Records for this exercise —
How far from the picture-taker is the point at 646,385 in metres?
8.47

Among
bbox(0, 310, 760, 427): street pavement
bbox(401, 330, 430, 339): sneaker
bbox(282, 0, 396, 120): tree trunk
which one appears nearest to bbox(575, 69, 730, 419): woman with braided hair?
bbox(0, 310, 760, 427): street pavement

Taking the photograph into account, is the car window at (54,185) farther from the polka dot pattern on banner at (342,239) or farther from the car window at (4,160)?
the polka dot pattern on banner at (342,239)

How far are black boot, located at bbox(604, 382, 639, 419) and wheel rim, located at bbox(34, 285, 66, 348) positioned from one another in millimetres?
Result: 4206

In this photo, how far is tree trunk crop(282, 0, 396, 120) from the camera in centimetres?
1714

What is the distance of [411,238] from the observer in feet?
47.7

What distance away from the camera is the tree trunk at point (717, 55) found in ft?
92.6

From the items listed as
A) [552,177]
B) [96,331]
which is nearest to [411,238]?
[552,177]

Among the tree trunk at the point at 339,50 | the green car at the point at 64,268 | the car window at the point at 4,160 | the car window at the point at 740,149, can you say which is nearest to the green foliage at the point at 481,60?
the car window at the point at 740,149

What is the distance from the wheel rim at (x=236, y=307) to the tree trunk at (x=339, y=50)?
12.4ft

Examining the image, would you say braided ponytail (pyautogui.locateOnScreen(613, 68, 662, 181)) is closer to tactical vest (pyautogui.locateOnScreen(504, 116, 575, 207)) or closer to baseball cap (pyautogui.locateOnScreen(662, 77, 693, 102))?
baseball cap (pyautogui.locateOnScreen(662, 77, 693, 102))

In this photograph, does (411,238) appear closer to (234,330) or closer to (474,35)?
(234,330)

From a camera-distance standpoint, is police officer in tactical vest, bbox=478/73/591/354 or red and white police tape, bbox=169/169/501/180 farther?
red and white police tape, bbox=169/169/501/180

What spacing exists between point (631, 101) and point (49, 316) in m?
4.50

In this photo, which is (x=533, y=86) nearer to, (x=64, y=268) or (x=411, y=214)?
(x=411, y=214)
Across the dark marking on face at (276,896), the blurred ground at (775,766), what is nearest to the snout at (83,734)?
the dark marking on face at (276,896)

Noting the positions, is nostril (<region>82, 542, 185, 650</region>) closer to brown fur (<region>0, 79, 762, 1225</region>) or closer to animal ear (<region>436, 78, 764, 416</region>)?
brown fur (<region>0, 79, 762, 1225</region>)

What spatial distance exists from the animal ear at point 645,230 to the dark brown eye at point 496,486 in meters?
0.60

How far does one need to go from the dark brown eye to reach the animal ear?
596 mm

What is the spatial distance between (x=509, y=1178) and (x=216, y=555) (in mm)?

Problem requirements —
Write out the material again, starting at the line that contains "What spatial distance" and ending with the last line of the material, and increase every distance given in the answers by 114 while leaving all other lines unchanged.

Solution to this problem —
What spatial distance exists from the animal ear at point 645,230 to the dark brown eye at point 496,486 in meters?
114.60

How far does one need to go from the dark brown eye to reach the animal ear?
710 mm

What is the spatial distance between (x=509, y=1178) and (x=216, y=555) (in mm)?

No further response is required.